Re: [RFC v3 2/4] mm: move PG_slab flag to page_type

From: Matthew Wilcox
Date: Fri Feb 03 2023 - 11:20:14 EST


On Fri, Feb 03, 2023 at 04:00:08PM +0000, Hyeonggon Yoo wrote:
> On Mon, Jan 30, 2023 at 05:11:48AM +0000, Matthew Wilcox wrote:
> > On Mon, Jan 30, 2023 at 01:34:59PM +0900, Hyeonggon Yoo wrote:
> > > > Seems like quite some changes to page_type to accomodate SLAB, which is
> > > > hopefully going away soon(TM). Could we perhaps avoid that?
> > >
> > > If it could be done with less changes, I'll try to avoid that.
> >
> > Let me outline the idea I had for removing PG_slab:
> >
> > Observe that PG_reserved and PG_slab are mutually exclusive. Also,
> > if PG_reserved is set, no other flags are set. If PG_slab is set, only
> > PG_locked is used. Many of the flags are only for use by anon/page
> > cache pages (eg referenced, uptodate, dirty, lru, active, workingset,
> > waiters, error, owner_priv_1, writeback, mappedtodisk, reclaim,
> > swapbacked, unevictable, mlocked).
> >
> > Redefine PG_reserved as PG_kernel. Now we can use the other _15_
> > flags to indicate pagetype, as long as PG_kernel is set.
>
> So PG_kernel is a new special flag, I thought it indicates
> "not usermappable pages", but considering PG_vmalloc it's not.
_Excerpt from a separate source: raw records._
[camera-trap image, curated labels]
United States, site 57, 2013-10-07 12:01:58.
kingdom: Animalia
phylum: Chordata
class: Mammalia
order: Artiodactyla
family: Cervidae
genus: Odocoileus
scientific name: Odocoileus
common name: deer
Right, it means "The kernel allocated this page for its own purposes;
what that purpose is might be available by looking at PG_type". ie
it's not-anon, not-page-cache.

> > So, eg
> > PageSlab() can now be (page->flags & PG_type) == PG_slab where
>
> But if PG_xxx and PG_slab shares same bit, PG_xxx would be confused?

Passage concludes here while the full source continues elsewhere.